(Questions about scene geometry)
* start *

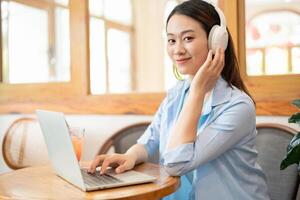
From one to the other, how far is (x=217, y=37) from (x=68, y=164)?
24.6 inches

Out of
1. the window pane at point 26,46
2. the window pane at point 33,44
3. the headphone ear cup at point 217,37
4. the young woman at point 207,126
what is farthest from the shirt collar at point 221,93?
the window pane at point 26,46

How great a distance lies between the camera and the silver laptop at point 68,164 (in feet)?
3.36

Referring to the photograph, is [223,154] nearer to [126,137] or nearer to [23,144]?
[126,137]

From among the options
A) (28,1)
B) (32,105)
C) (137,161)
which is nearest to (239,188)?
(137,161)

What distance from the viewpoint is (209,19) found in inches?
53.0

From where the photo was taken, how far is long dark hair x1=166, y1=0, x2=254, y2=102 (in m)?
1.34

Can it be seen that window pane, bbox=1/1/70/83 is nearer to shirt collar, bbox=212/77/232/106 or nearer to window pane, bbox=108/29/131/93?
window pane, bbox=108/29/131/93

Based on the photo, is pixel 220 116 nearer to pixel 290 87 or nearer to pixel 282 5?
pixel 290 87

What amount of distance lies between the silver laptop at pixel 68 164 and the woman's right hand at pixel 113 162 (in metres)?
0.02

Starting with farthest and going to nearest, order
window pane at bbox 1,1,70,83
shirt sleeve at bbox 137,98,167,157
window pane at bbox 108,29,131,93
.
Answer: window pane at bbox 108,29,131,93 → window pane at bbox 1,1,70,83 → shirt sleeve at bbox 137,98,167,157

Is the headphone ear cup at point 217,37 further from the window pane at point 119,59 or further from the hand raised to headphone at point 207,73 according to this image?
the window pane at point 119,59

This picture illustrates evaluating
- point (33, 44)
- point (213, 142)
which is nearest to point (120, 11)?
point (33, 44)

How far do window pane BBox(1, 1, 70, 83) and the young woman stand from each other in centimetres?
155

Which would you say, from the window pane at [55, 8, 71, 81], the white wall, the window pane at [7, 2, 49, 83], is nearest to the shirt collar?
the white wall
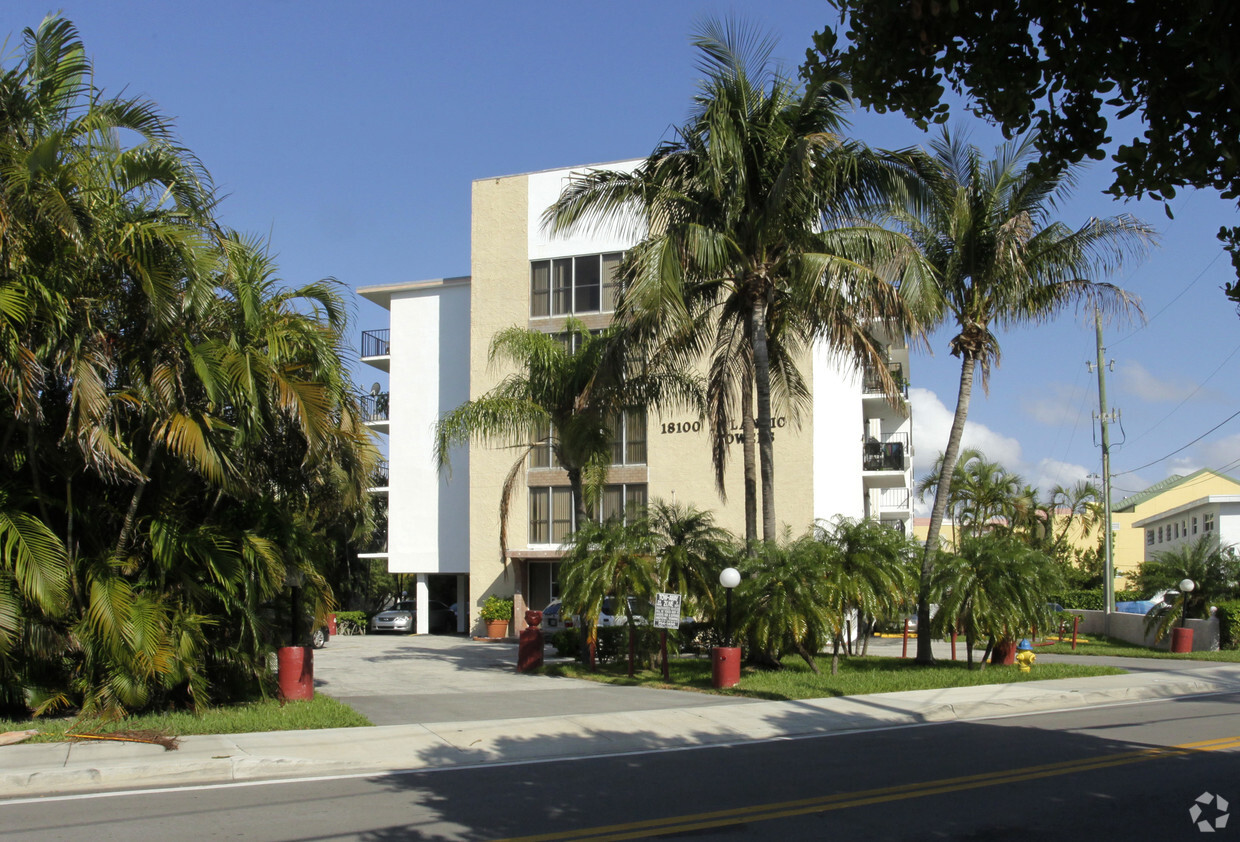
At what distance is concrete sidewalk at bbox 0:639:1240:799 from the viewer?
10328 millimetres

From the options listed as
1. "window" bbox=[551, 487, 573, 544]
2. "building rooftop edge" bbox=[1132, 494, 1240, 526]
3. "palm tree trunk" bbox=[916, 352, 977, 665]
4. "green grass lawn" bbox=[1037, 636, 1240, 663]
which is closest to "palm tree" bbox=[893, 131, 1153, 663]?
"palm tree trunk" bbox=[916, 352, 977, 665]

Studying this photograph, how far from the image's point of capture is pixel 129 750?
1105 centimetres

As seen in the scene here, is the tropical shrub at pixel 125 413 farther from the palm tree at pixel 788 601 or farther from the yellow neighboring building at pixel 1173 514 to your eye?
the yellow neighboring building at pixel 1173 514

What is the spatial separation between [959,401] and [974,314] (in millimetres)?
1755

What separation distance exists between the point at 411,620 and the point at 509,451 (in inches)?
412

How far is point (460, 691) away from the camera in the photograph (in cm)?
→ 1789

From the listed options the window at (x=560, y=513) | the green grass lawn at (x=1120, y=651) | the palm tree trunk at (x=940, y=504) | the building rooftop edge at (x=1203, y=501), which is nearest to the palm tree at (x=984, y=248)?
the palm tree trunk at (x=940, y=504)

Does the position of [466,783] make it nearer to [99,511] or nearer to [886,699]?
[99,511]

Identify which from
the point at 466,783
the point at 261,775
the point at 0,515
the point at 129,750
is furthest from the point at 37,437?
the point at 466,783

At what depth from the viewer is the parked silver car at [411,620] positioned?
41469mm

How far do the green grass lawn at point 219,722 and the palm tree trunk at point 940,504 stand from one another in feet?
36.0

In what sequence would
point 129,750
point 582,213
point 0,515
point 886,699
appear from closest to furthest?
point 129,750, point 0,515, point 886,699, point 582,213

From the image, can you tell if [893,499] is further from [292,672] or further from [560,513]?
[292,672]

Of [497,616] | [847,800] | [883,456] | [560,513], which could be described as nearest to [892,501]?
[883,456]
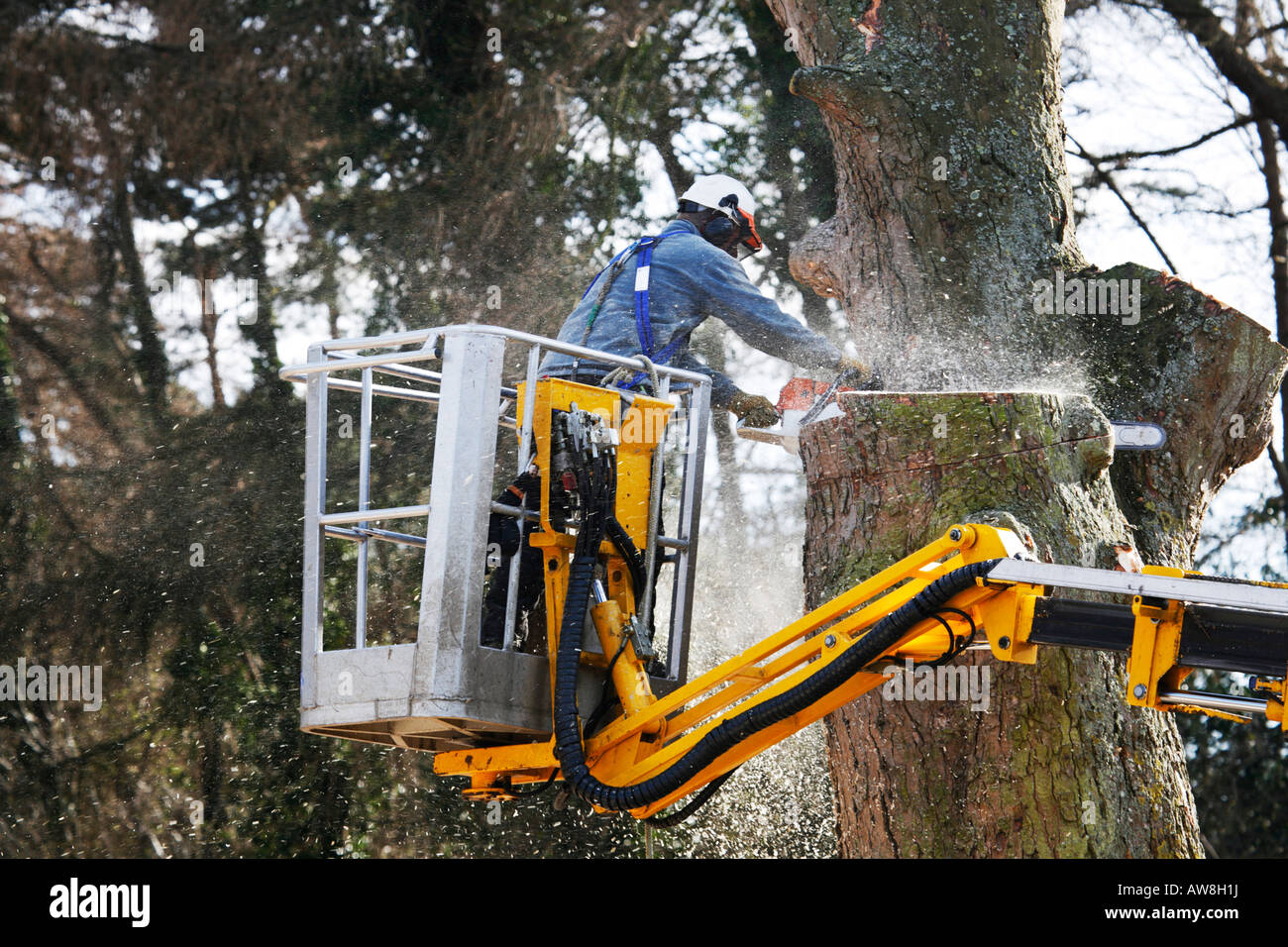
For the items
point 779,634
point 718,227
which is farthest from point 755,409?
point 779,634

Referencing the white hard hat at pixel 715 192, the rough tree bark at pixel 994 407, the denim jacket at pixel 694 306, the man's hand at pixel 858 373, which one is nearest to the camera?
the rough tree bark at pixel 994 407

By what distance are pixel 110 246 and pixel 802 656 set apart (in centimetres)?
844

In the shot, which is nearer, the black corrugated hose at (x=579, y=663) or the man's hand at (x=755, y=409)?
the black corrugated hose at (x=579, y=663)

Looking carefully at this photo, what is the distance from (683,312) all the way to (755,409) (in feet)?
1.73

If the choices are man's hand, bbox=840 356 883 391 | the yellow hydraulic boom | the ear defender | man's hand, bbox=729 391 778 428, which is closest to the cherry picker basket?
the yellow hydraulic boom

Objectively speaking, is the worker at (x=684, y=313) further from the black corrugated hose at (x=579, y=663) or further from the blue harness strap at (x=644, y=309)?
the black corrugated hose at (x=579, y=663)

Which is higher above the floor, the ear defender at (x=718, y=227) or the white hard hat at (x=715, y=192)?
the white hard hat at (x=715, y=192)

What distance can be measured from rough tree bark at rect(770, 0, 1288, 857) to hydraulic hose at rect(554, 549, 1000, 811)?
126cm

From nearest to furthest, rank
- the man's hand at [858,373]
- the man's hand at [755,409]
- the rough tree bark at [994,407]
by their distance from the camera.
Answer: the rough tree bark at [994,407]
the man's hand at [858,373]
the man's hand at [755,409]

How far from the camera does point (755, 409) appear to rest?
580cm

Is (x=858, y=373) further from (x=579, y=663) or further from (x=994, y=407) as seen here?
(x=579, y=663)

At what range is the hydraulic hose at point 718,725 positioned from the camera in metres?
3.69

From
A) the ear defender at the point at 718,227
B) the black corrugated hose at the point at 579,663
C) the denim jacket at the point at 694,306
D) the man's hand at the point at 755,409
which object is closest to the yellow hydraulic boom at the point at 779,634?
the black corrugated hose at the point at 579,663

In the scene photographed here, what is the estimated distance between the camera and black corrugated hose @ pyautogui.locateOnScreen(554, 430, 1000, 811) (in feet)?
12.2
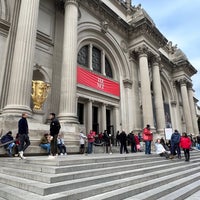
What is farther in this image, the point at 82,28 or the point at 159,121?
the point at 159,121

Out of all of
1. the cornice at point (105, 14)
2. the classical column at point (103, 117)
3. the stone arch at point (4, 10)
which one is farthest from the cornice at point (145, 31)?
the stone arch at point (4, 10)

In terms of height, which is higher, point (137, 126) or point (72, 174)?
point (137, 126)

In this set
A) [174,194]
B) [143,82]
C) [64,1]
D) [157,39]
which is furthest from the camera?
[157,39]

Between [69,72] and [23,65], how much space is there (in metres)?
3.39

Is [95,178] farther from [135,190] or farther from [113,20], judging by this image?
[113,20]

* end *

*Short task*
Put the lines into a Markdown table with the columns Row and Line, starting at the line that contains "What distance can" and stopping after the last line. Skip blank lines and leave the pictures out.

*The solution*
| Row | Line |
|---|---|
| 1 | What distance can be measured from rough tree bark at rect(770, 0, 1288, 857) to hydraulic hose at rect(554, 549, 1000, 811)? |
| 2 | 126cm |
| 3 | From nearest to furthest, rank |
| 4 | - the man's hand at [858,373] |
| 5 | - the man's hand at [755,409] |
| 6 | - the rough tree bark at [994,407] |
| 7 | by their distance from the camera. |
| 8 | Answer: the rough tree bark at [994,407] |
| 9 | the man's hand at [858,373] |
| 10 | the man's hand at [755,409] |
| 11 | How far from the camera does point (755, 409) appear to rest? |
| 12 | 580cm |
| 13 | Is (x=858, y=373) further from (x=579, y=663) or further from (x=994, y=407) as seen here? |
| 14 | (x=579, y=663) |
| 15 | At what range is the hydraulic hose at point 718,725 positioned from the camera in metres? |
| 16 | 3.69 |
| 17 | From |
| 18 | A) the ear defender at the point at 718,227 |
| 19 | B) the black corrugated hose at the point at 579,663 |
| 20 | C) the denim jacket at the point at 694,306 |
| 21 | D) the man's hand at the point at 755,409 |
| 22 | which object is closest to the yellow hydraulic boom at the point at 779,634? |
| 23 | the black corrugated hose at the point at 579,663 |
| 24 | In the scene photographed here, what is the estimated distance between the camera and black corrugated hose @ pyautogui.locateOnScreen(554, 430, 1000, 811) (in feet)? |
| 25 | 12.2 |
| 26 | What is farther in this image, the point at 82,28 or the point at 159,121? |
| 27 | the point at 159,121 |
| 28 | Out of all of |
| 29 | 1. the cornice at point (105, 14) |
| 30 | 2. the classical column at point (103, 117) |
| 31 | 3. the stone arch at point (4, 10) |
| 32 | which one is farthest from the cornice at point (145, 31)? |
| 33 | the stone arch at point (4, 10) |
| 34 | In terms of height, which is higher, point (137, 126) or point (72, 174)? |
| 35 | point (137, 126) |
| 36 | In this set |
| 37 | A) [174,194] |
| 38 | B) [143,82] |
| 39 | C) [64,1] |
| 40 | D) [157,39] |
| 41 | which is furthest from the camera? |
| 42 | [157,39] |
| 43 | Between [69,72] and [23,65], how much space is there (in metres)? |
| 44 | 3.39 |
| 45 | Is [95,178] farther from [135,190] or farther from [113,20], judging by this image? |
| 46 | [113,20] |